Blender cookie did a video on Blender's new Bmesh addon which will make it an ngon modeler.
Don't know if that's of interest to the game community or not, really, but a lot of low budget game developers use Blender.
I don't think it would directly affect game programlng, since it will be triangulated just like quads were before. Anyhow, it's great to see the project improving.
Yeah, it's more indirect. It makes modeling a little easier, but in the end, you need to have triangles for games.
Looks similar to the fgon feature already in Blender, but just auto runs the logic on each mesh change. Still, I'd be weary of using a 3rd party Blender builds. Last thing I need is to model in one version only to lose it later down the road. The other caveat is that Blender's tessellation routine never evenly distributes triangles.

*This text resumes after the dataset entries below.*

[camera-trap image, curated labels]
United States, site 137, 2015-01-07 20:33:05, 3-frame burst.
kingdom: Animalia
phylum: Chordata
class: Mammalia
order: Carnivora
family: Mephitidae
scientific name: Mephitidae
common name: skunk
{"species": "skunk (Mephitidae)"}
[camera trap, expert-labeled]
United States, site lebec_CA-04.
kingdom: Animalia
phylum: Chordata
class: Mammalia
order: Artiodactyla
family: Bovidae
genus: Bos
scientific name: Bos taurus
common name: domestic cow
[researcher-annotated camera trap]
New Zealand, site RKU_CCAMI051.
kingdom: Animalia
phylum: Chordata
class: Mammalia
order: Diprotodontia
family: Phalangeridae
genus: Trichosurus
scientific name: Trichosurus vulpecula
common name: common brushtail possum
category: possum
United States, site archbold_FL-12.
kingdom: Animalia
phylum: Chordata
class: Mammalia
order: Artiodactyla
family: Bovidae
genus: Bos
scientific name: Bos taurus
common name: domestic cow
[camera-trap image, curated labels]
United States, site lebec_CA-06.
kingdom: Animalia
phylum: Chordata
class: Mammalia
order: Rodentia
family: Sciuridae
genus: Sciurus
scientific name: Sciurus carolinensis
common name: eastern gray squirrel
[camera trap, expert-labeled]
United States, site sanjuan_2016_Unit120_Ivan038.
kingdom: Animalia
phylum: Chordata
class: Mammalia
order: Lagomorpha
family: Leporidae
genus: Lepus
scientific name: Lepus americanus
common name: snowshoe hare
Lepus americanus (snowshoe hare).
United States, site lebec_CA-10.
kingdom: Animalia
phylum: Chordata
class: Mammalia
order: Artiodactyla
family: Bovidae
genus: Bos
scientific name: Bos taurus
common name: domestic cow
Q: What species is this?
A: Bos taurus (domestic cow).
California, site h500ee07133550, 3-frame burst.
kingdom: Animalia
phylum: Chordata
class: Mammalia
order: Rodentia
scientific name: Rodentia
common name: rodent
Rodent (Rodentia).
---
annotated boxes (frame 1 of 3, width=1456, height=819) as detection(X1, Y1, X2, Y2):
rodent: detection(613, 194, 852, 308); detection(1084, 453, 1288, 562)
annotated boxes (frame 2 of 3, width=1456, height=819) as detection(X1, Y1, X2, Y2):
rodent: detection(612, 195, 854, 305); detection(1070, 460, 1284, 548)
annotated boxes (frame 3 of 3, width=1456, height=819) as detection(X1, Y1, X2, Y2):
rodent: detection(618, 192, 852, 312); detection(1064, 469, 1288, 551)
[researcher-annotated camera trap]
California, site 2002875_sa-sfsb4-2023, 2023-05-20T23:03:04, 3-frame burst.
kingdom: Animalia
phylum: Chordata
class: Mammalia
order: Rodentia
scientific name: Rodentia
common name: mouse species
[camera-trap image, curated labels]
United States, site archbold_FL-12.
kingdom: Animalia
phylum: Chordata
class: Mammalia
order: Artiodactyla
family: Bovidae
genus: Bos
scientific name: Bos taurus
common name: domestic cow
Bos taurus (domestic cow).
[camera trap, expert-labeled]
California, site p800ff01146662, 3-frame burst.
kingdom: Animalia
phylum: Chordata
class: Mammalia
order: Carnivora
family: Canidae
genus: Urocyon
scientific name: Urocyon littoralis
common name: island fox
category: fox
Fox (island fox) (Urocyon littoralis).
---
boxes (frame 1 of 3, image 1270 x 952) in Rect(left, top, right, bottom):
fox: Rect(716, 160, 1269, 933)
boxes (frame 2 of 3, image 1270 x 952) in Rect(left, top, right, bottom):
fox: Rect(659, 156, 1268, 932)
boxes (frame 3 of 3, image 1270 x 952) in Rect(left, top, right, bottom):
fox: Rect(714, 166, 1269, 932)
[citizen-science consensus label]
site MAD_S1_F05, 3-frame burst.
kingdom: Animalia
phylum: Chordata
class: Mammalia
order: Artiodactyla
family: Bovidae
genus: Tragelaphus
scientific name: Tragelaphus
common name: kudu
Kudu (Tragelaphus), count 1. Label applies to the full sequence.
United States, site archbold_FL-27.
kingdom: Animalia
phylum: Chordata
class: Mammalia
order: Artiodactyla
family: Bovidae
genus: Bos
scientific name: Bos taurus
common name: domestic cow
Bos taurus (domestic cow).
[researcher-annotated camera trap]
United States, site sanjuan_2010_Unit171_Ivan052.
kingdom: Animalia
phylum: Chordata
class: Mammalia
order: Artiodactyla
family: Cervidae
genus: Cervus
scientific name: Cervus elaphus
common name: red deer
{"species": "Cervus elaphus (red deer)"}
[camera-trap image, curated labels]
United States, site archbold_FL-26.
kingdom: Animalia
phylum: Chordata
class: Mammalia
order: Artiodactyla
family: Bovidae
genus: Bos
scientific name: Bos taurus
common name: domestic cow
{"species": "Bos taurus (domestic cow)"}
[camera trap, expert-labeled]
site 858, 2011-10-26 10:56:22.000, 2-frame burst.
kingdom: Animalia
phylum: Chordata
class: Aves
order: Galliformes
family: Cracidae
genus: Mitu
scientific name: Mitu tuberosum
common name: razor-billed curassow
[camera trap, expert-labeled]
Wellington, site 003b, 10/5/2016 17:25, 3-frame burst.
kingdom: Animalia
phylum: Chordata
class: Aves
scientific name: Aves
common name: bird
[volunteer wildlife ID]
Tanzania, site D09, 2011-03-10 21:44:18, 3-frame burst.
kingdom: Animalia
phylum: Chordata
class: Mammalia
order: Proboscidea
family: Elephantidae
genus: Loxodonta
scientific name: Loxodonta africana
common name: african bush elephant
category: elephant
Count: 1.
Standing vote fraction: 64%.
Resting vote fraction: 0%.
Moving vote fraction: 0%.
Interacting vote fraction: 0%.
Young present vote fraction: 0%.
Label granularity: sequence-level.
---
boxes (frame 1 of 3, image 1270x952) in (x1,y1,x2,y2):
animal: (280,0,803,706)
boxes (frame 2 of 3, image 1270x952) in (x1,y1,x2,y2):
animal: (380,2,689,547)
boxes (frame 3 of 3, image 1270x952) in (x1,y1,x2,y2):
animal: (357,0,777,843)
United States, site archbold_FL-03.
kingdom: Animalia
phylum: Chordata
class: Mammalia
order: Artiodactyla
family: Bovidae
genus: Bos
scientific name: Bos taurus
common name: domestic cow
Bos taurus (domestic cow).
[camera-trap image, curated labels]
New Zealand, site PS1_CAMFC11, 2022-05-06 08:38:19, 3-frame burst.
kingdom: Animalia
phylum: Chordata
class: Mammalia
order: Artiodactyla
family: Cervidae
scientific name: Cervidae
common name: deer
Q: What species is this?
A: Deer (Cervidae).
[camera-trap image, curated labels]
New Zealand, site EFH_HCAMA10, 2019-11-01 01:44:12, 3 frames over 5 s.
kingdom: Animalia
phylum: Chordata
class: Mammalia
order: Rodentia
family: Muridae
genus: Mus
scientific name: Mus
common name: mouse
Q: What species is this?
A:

Often when you want to optimize this mesh it will produce less than desirable results due to shared vertex structure. From my experience, if you're going to model for games you need to get down and dirty with triangles and optimize it from the get go. Or use curves and surfaces (nurbs) as they tessellate very well.
It's going to be incorporated into Blender 2.63 or something like that. That video I linked to shows some reasons why it actually ends up making a better mesh in the long run when you do eventually return to triangles or quads. I'm not going to give it a serious look until it is fully incorporated. I'm still not up on the 2.5 changes. I did an animated model for someone a little while ago and had a whale of a time getting everything to work right. I still haven't learned weight painting. I just choose vertices and groups for each bone by selection. When you are dealing with game models, you really don't have to get very fancy because of the lower polygon count. I just baked all my color textures onto one bitmap with that model, also, which was pretty cool. I'm not up on engine stuff, but the guy I did it for said it would render faster that way. I want to try a high poly model baked render for normals onto a low poly model in the future. It's really hard to keep up with all of it.
I can see how it's slightly more beneficial for the artist, but I would hold my reservations whether Blender can properly triangulate the mesh afterwards. I've had experiences as shown above that required effort on my part to correct. Perhaps I missed the important part where he describes the intelligent algorithm Blender uses. He tends to babble in the video.
Indeed combining textures into one will render fast. If lighting remains constant, it's the best way to go. If you're developing for mobile devices, it's the only way to go Baking normal maps is fun too. I'm not sure how to do it in Blender, but I wrote my own program that does it for me. If you check out the Stanford 3d scanning repository, you can download and test with these models.